Гражданин Города Солнца. Повесть о Томмазо Кампанелле
Шрифт:
Здесь Кампанелла с изумлением заметил в себе перемену. Что бы ни происходило с ним до сих пор, он писал стихи. О земле и о небе. О счастье, к которому стремился, и о бедах, что обрушились на него. О милых друзьях. О великой мудрости и о страшном неразумии мира. О пытках, которые перенес. О женщинах, о которых мог только мечтать. О своих надеждах. Надеждах, несмотря ни на что.

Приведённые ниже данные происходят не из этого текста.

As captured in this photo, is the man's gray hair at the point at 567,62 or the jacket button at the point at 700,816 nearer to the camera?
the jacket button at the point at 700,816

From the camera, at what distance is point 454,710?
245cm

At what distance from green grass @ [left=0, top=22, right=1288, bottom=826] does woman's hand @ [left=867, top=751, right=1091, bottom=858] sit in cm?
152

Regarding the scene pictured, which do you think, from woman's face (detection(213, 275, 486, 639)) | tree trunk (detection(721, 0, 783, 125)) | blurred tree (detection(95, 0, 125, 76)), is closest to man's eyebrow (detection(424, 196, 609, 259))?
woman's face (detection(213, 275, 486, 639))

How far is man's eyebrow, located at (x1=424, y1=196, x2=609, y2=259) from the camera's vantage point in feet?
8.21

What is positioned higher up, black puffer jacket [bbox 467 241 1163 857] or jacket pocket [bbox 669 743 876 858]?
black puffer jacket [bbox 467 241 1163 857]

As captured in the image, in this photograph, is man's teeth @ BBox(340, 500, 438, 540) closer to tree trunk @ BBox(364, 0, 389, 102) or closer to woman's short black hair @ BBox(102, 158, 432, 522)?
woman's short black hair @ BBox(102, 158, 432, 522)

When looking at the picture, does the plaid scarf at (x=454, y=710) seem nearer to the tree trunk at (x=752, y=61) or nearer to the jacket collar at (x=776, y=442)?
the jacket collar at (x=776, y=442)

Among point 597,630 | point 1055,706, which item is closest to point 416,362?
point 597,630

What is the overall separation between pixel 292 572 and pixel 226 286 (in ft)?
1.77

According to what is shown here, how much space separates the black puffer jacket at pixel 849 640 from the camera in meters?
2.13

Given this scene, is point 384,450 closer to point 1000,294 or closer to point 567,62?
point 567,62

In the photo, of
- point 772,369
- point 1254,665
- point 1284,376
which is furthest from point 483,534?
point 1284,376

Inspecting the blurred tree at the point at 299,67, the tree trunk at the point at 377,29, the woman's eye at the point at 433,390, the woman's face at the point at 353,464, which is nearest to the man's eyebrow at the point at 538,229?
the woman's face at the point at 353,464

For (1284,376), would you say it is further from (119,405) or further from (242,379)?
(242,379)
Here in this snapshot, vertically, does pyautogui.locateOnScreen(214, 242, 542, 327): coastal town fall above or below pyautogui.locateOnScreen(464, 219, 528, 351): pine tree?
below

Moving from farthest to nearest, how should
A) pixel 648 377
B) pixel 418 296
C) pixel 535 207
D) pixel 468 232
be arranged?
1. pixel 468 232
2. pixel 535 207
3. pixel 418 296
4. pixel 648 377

Но здесь, в новой тюрьме, не такой страшной, как прежняя, он перестал писать стихи. 1608 год был отмечен тремя событиями в жизни Кампанеллы. Ему исполнилось сорок лет. Его перевели в Кастель дель Ово. И он перестал писать стихи. Словно лопнула какая-то струна в душе. Что сказал бы Пьетро Понцио, собиравший каждую стихотворную строку, написанную им, узнай он, что Кампанелла
Тем неистовее трудился он над научными сочинениями. Теперь его мысли были обращены к физике и медицине. Все, о чем когда-то толковали они в домах дель Туфо и делла Порта, обступило его. Беседы с Соправия и Кларио пришли на ум. Вспомнились и недолгие встречи с Галилеем и Бруно. Единственным пособием в этих трудах была его память. Он писал упорно, заставлял себя быть осторожным, чтобы не дать оснований вновь обвинить себя в ереси, но, увлекшись, забывал об осторожности. Смолоду мечтал он создать универсальный свод всех наук. Теперь он принялся за эту задачу…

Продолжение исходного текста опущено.